# start of DOCUMENT SECTION

Canada's Oldest Auto Plant Runs Out of Vehicles

Steph Willems
by Steph Willems

Canada had just turned 40 and Teddy Roosevelt was running a zoo out of the White House when the first automobiles rolled out of Oshawa, Ontario.

Starting in 1907, Oshawa built vehicles of the McLaughlin Motor Car Company, with the cars carrying Buick drivetrains shipped in from Flint, Michigan. An early alliance! Thank the close friendship between Sam McLaughlin and William Durant for that partnership. The Chevrolet brand set up shop at the lakeside assembly plant not long thereafter, and in 1918 General Motors of Canada Limited was formed from McLaughlin and Chevrolet Canada.

Fast-forward 101 years, and the last GM vehicle has left the factory. Workers put the finishing touches on the final vehicle today.

As a way to keep the plant humming through the end of its soon-to-expire labor contract, GM Canada shipped unfinished previous-generation Chevrolet Silverado and GMC Sierra from Fort Wayne, Indiana to Oshawa for final assembly. Well, nothing lasts forever, and the same can be said of those full-size pickups.

The Canadian Press (via Global News) reports that Wednesday saw assembly of the final pickup, paving the way for 2,600 job losses at the country’s oldest auto plant. The plant’s previous products, the Cadillac XTS and Chevrolet Impala, ceased production earlier this fall.

“This has been coming in slow motion, and suddenly it’s here,” Joel Smith, a union organizer with Unifor Local 222, told CP.

“It’s not lost on anybody that this is the birthplace of General Motors. This is where it started, and that they just walked away from this, from vehicle production after over a 100 years. It’s hard to stomach.”

# end of DOCUMENT SECTION

ACTIONS TO TAKE —
1. From the article on the Oshawa auto plant, return the passage from "The Canadian Press" to "222, told CP." word for word.
2. Using the article on the Oshawa auto plant, mark each statement yes or no and quote the words that decide it: (a) The McLaughlin cars used Buick drivetrains brought in from Flint, Michigan. (b) General Motors of Canada Limited was formed in 1907. (c) The unfinished pickups assembled at Oshawa came from Fort Wayne, Indiana.

# start of EXTRACTED RECORDS

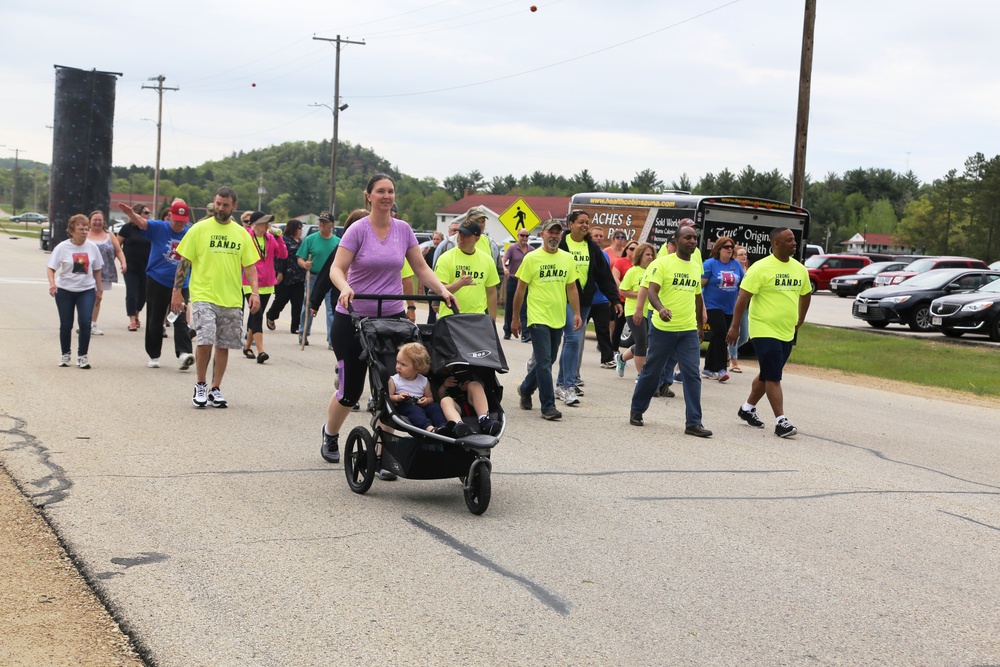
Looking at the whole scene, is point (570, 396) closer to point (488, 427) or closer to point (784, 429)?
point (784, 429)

# end of EXTRACTED RECORDS
# start of EXTRACTED RECORDS

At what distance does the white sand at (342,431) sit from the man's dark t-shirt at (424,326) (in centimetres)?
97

# end of EXTRACTED RECORDS

ANSWERS TO THE EXERCISE —
1.
The Canadian Press (via Global News) reports that Wednesday saw assembly of the final pickup, paving the way for 2,600 job losses at the country’s oldest auto plant. The plant’s previous products, the Cadillac XTS and Chevrolet Impala, ceased production earlier this fall.

“This has been coming in slow motion, and suddenly it’s here,” Joel Smith, a union organizer with Unifor Local 222, told CP.

2.
(a) Yes: "with the cars carrying Buick drivetrains shipped in from Flint, Michigan"
(b) No: "in 1918 General Motors of Canada Limited was formed from McLaughlin and Chevrolet Canada"
(c) Yes: "shipped unfinished previous-generation Chevrolet Silverado and GMC Sierra from Fort Wayne, Indiana to Oshawa for final assembly"